I nodded, got up, and looked up to the trireme. There, his sword bloodied, stood Tiberius and he looked down at us.
We had succeeded.
Now it was up to Augustus to condemn the guilty ones.
Even his own daughter.
CHAPTER 23
It was calm in the shadowy temple of Neptune in Ravenna.
Augustus was sitting on a stool, staring ahead, his gray hair unkempt, toga dirty. He had come through the attack unscathed, and the ships had made it to Ravenna. We had lost two biremes, and the trireme that had been isolated, but the pirates had lost six ships and failed in their mission. Their king was a prisoner.
There was a disbelieving look on Augustus’s old face, as if he had let himself believe he had put down the last attempts on his life long ago. He had been wrong.
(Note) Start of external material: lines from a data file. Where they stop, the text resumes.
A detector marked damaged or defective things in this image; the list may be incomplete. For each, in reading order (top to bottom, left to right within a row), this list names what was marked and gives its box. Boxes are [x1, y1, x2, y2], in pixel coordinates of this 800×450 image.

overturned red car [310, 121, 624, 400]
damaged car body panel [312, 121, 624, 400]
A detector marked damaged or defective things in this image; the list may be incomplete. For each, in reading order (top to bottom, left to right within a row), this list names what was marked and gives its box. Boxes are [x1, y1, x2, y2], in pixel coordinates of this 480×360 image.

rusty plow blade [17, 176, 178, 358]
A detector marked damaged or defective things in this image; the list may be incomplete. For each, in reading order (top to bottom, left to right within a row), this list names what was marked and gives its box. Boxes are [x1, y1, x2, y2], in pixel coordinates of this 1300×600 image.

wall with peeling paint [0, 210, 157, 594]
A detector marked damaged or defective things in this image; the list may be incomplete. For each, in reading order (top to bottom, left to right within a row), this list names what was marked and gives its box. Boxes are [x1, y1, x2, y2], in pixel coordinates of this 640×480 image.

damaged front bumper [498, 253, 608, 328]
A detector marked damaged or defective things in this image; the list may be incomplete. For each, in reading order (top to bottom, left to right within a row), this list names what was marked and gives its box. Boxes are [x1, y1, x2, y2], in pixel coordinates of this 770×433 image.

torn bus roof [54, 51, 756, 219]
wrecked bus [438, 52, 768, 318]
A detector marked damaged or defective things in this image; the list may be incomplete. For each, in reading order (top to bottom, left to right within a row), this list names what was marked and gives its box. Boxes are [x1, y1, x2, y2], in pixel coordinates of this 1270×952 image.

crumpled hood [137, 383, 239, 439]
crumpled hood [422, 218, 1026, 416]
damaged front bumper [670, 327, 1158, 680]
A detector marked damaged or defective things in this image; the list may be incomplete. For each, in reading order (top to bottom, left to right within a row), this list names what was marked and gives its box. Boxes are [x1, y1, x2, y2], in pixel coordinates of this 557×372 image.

Livia was standing near him, as was Tiberius. The old man had not
spoken much, and when he had, it had been more a growl than anything else.
Iullus was under house arrest back in Rome. Livia had spoken against him, so had Maximus, the Prefect of the Guard. Augustus didn’t react and shook his head sadly, as Julia was implicated, the plots laid out, Kleitos’s guilt laid on his feet. Then, we waited for his decision. He was fidgeting, as silence reigned in the hall. The few Senators who had been with him on his small trip were looking awkward, as they clearly hoped to be elsewhere.
Julia stood before her father, silent so far.
Finally, Augustus raised his head.
“Do you deny?” the whisper snaked forth, and it was aimed at his daughter. “Do you deny?”
Julia, as if awakened from a dream, shrugged. Her eyes went to me, full of sorrow. “Deny what, Father? You know I hate and distrust him.”
Tiberius looked like stricken. His face was white.
Julia, mercilessly, went on. “He is dangerous to us, Father. To Antonia even. You told me to make my peace with him. I wanted something more.”
“You do not deny?” Augustus asked, his voice as if from beyond the grave. “And me?”
She shook her head, her face proud. “I had no idea you would be in danger, Father.”
“You—”
“Wanted to be free, Father.”
He sat there quietly, his face glistening with sweat. Livia stepped forward, and I saw Julia turn her spiteful eyes her way. Livia spoke. “My son. Drusus dead. Tiberius and your father, nearly dead. Antonia, living in virtual exile. Conspiracy with Kleitos, with Iullus, gods know with whom he—”
Julia roared her words. “No, that is not so.” The scream echoed in the temple, startling birds to the sky. She took many deep breaths and went on. “I have done no such thing. Iullus has not. No.”